Lookup in another file and conditionally modify it inline


 
Thread Tools Search this Thread
Top Forums Shell Programming and Scripting Lookup in another file and conditionally modify it inline
# 1  
Old 01-16-2017
Lookup in another file and conditionally modify it inline

Hi,

I have an issue where i need to lookup in a given transaction file and if the same transaction is found in another file, then i need to replace a few columns with some other value.
Finally, the changed and unchanged lines must be printed and stored in the same source file.

for example :
Code:
f1
100
200
300

Code:
f2 (tran number is second field)
1,100,AAA,BBB,X,CCC
5,200,AAA,BBB,Y,CCC
3,400,AAA,BBB,X,CCC

output should be

Code:
1,100_P,AAA,BBB,X,CCC
5,200_T,AAA,BBB,Y,CCC
3,400,AAA,BBB,X,CCC

as you can see, only 1st and 2nd record have the matching tran from f1. hence they are changed, record 3 will remain as is.

I have done the following but its a very direct approach and takes a huge amount of time.
Code:
cp main_input.txt tmp1.txt;
while read tran_num
do 
    awk  'BEGIN{FS=","; OFS=","} { if ( $2=='${tran_num}' && $5 == "X")  {$2=$2"_P";print}  else if ($2=='${tran_num}' && $5 == "Y") {$2=$2"_T"; print} else {print} }' tmp1.txt > tmp2.txt;
    cp tmp2.txt tmp1.txt;
done < lookup_tran_file.txt
mv tmp1.txt file_input_file.txt

the above works but i dont like the fact that the tmp file is created everytime to preserve the previous modification done by awk. In other words, if f1 will contain 10000 records to be checked, the tmp file will get overwritten 10000 times. This solution is also takin 1-2 hrs to finish depending on the input file size.



Moderator's Comments:
Mod Comment Please use CODE tags as required by forum rules!

Last edited by mansoorcfc; 01-16-2017 at 04:31 AM.. Reason: Added CODE tags.

◆ Task details
Please answer these about the forum thread above, one per line:
1. Which field of f2 holds the transaction number?
2. What suffix does the poster's awk command append to the second field when the fifth field is "Y"?
3. How long does the poster say the current solution takes to finish?

◆ Collected material
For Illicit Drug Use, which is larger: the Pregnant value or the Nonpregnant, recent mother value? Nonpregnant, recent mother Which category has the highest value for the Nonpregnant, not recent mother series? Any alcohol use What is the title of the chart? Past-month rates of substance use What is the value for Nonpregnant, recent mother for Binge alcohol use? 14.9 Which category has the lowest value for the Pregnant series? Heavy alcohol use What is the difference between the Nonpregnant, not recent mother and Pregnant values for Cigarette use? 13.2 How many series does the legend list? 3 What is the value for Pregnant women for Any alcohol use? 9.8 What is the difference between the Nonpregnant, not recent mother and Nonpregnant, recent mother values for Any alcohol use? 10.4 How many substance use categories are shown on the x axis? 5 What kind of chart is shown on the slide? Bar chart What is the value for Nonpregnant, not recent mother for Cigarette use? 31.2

◆ Task solution
1. The second field.
2. "_T"
3. 1-2 hours, depending on the input file size.